WHAT YOU NEED TO DO: Starting at the line that contains "Which appears nearer", copy each line through the end of the listing below. Include both ends and output nothing more.

DATASET RECORDS:
-.-.-
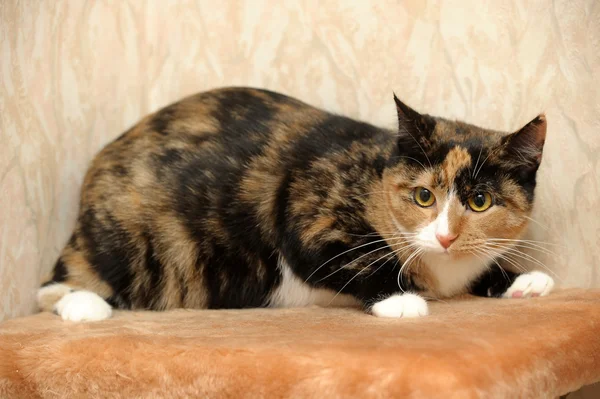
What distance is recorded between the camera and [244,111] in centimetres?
197

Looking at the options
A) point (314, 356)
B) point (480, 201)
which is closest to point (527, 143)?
point (480, 201)

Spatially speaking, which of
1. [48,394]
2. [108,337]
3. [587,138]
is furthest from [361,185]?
[48,394]

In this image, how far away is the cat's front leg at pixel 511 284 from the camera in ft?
5.86

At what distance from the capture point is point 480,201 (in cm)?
161

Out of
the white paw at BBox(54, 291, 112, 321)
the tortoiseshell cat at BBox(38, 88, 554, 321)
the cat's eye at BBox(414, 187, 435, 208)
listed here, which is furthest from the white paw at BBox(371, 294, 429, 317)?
the white paw at BBox(54, 291, 112, 321)

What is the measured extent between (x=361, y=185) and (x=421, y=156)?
0.65 feet

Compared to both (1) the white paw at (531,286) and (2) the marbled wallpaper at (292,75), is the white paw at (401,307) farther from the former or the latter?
(2) the marbled wallpaper at (292,75)

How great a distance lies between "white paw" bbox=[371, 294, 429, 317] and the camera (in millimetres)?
1553

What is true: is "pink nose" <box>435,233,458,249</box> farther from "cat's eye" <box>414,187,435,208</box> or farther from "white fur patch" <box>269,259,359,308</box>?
"white fur patch" <box>269,259,359,308</box>

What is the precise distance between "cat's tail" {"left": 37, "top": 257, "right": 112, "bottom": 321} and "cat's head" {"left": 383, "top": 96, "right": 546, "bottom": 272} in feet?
2.58

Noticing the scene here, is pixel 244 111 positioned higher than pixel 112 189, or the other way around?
pixel 244 111

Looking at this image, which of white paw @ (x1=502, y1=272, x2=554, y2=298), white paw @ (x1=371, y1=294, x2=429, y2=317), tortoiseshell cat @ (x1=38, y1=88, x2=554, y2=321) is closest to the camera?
white paw @ (x1=371, y1=294, x2=429, y2=317)

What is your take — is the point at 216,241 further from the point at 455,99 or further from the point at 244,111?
the point at 455,99

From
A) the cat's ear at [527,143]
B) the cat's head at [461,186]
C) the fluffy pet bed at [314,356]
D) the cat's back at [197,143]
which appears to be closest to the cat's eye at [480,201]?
the cat's head at [461,186]
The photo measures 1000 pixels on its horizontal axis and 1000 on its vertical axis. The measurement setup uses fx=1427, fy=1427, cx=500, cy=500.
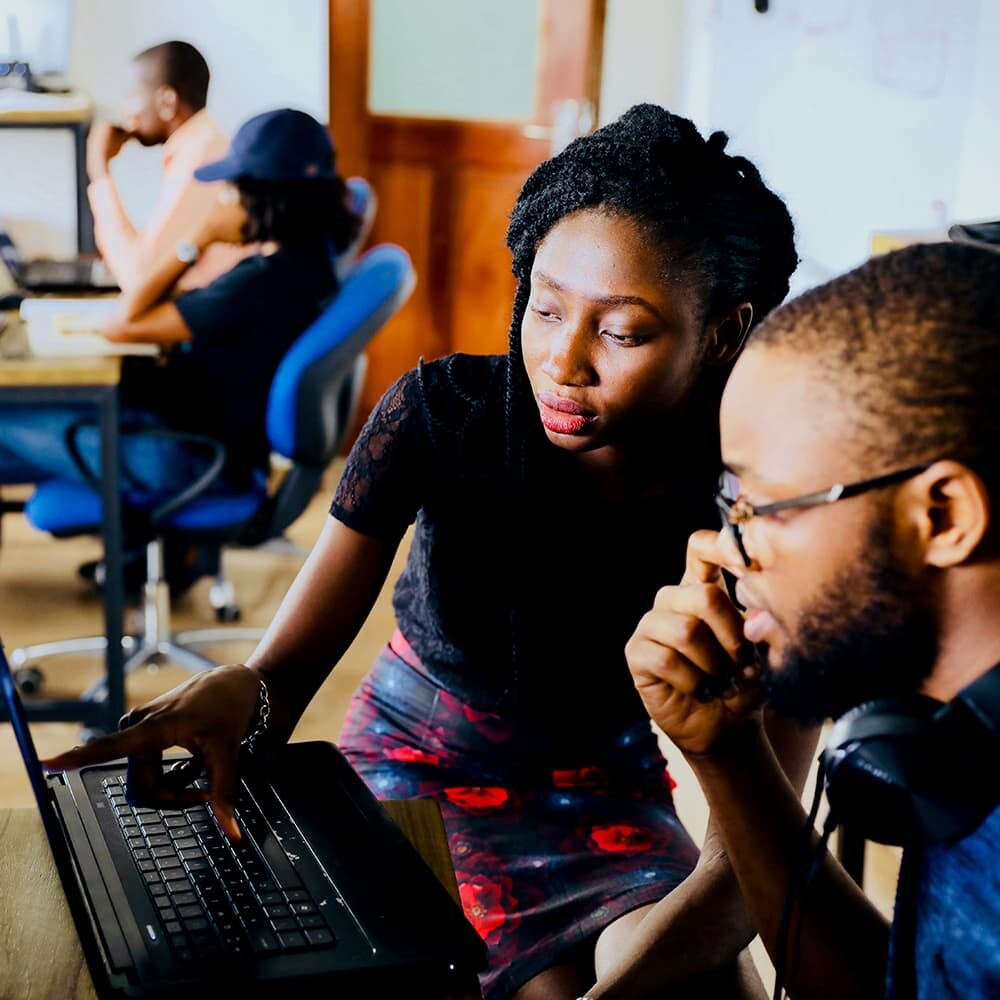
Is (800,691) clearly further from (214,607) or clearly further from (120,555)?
(214,607)

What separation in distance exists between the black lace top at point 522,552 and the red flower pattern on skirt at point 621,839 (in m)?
0.11

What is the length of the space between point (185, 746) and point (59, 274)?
2.47m

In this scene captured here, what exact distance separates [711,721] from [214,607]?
7.88 ft

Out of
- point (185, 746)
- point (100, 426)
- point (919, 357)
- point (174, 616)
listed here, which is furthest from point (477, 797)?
point (174, 616)

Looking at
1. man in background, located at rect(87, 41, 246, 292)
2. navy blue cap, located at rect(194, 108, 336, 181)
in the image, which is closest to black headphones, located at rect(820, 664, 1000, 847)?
navy blue cap, located at rect(194, 108, 336, 181)

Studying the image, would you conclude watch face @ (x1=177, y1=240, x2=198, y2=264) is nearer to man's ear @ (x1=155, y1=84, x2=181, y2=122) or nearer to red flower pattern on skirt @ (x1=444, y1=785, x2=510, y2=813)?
man's ear @ (x1=155, y1=84, x2=181, y2=122)

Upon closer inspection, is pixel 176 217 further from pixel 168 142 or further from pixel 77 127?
pixel 77 127

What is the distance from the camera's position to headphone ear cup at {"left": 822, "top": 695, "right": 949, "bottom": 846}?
82 cm

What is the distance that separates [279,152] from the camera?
9.25ft

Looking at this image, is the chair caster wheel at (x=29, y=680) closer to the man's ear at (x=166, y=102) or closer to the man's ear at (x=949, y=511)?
the man's ear at (x=166, y=102)

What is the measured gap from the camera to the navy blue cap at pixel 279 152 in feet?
9.25

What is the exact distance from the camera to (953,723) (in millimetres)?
818

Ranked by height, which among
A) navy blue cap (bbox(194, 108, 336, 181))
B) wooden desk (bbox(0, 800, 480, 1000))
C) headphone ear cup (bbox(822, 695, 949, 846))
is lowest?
wooden desk (bbox(0, 800, 480, 1000))

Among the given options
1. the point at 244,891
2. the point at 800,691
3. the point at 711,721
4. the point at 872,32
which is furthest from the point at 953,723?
the point at 872,32
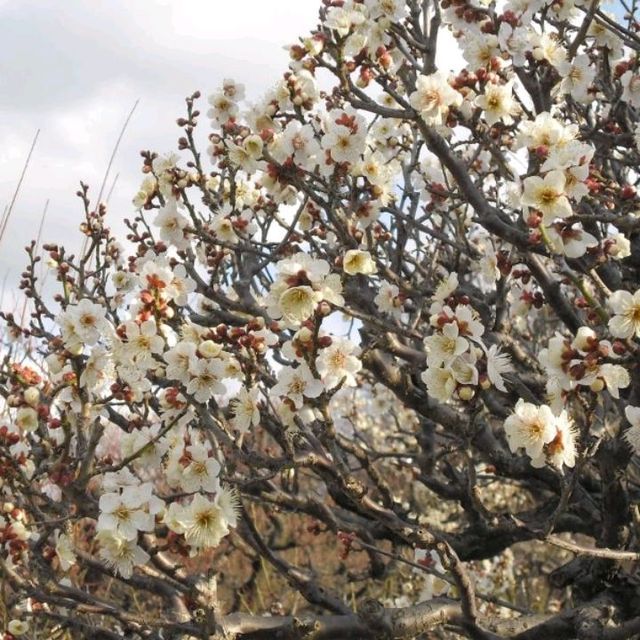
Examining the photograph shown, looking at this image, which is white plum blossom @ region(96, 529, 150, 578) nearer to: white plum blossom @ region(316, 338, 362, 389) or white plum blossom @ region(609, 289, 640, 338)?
white plum blossom @ region(316, 338, 362, 389)

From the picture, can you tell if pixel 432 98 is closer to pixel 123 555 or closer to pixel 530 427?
pixel 530 427

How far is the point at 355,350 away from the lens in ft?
9.95

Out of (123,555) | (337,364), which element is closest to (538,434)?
(337,364)

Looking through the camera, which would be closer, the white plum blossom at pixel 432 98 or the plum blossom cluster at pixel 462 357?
the plum blossom cluster at pixel 462 357

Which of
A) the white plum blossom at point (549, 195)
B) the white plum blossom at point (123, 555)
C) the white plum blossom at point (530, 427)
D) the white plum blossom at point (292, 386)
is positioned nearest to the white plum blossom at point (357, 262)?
the white plum blossom at point (292, 386)

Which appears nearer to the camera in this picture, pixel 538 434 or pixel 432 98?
pixel 538 434

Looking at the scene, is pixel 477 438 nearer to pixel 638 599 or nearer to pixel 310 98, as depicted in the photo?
pixel 638 599

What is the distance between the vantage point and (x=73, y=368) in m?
3.32

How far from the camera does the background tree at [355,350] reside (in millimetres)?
2816

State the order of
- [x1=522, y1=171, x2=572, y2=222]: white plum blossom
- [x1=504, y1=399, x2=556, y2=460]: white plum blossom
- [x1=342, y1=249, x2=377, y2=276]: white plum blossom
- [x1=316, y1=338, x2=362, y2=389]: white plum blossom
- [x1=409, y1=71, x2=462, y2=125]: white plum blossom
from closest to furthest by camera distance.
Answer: [x1=504, y1=399, x2=556, y2=460]: white plum blossom < [x1=522, y1=171, x2=572, y2=222]: white plum blossom < [x1=316, y1=338, x2=362, y2=389]: white plum blossom < [x1=409, y1=71, x2=462, y2=125]: white plum blossom < [x1=342, y1=249, x2=377, y2=276]: white plum blossom

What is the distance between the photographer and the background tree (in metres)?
2.82

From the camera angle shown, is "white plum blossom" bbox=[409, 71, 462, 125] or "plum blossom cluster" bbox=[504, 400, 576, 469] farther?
"white plum blossom" bbox=[409, 71, 462, 125]

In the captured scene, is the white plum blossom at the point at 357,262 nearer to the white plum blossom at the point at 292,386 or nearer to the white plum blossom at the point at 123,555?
the white plum blossom at the point at 292,386

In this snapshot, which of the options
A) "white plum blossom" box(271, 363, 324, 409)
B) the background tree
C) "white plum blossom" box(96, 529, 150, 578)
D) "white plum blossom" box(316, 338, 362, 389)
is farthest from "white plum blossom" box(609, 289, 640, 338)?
-.-.-
ANSWER TO THIS TASK:
Which appears nearer to the camera in this picture, pixel 538 434 or pixel 432 98?
pixel 538 434

Looking at the scene, is pixel 477 438 nearer to pixel 638 599 or nearer to pixel 310 98, as depicted in the photo?
pixel 638 599

What is the distance between the vantage point and (x=73, y=368) in m?
3.32

How far from the camera does the background tree at [355,350] reside (in millimetres)?
2816

State the order of
- [x1=522, y1=171, x2=572, y2=222]: white plum blossom
- [x1=504, y1=399, x2=556, y2=460]: white plum blossom
- [x1=342, y1=249, x2=377, y2=276]: white plum blossom
- [x1=316, y1=338, x2=362, y2=389]: white plum blossom
- [x1=409, y1=71, x2=462, y2=125]: white plum blossom
from closest to furthest by camera distance.
Answer: [x1=504, y1=399, x2=556, y2=460]: white plum blossom < [x1=522, y1=171, x2=572, y2=222]: white plum blossom < [x1=316, y1=338, x2=362, y2=389]: white plum blossom < [x1=409, y1=71, x2=462, y2=125]: white plum blossom < [x1=342, y1=249, x2=377, y2=276]: white plum blossom

What is the distance between the photographer and the background tree (in metres)?
2.82

From the camera angle shown, is "white plum blossom" bbox=[409, 71, 462, 125] or "plum blossom cluster" bbox=[504, 400, 576, 469] farther?
"white plum blossom" bbox=[409, 71, 462, 125]

In the captured scene, is the white plum blossom at the point at 357,262 nearer to the white plum blossom at the point at 292,386 or nearer to the white plum blossom at the point at 123,555?
the white plum blossom at the point at 292,386

In this snapshot, which of the options
A) "white plum blossom" box(271, 363, 324, 409)
B) the background tree
C) "white plum blossom" box(96, 529, 150, 578)
D) "white plum blossom" box(316, 338, 362, 389)
is farthest from "white plum blossom" box(609, 289, 640, 338)?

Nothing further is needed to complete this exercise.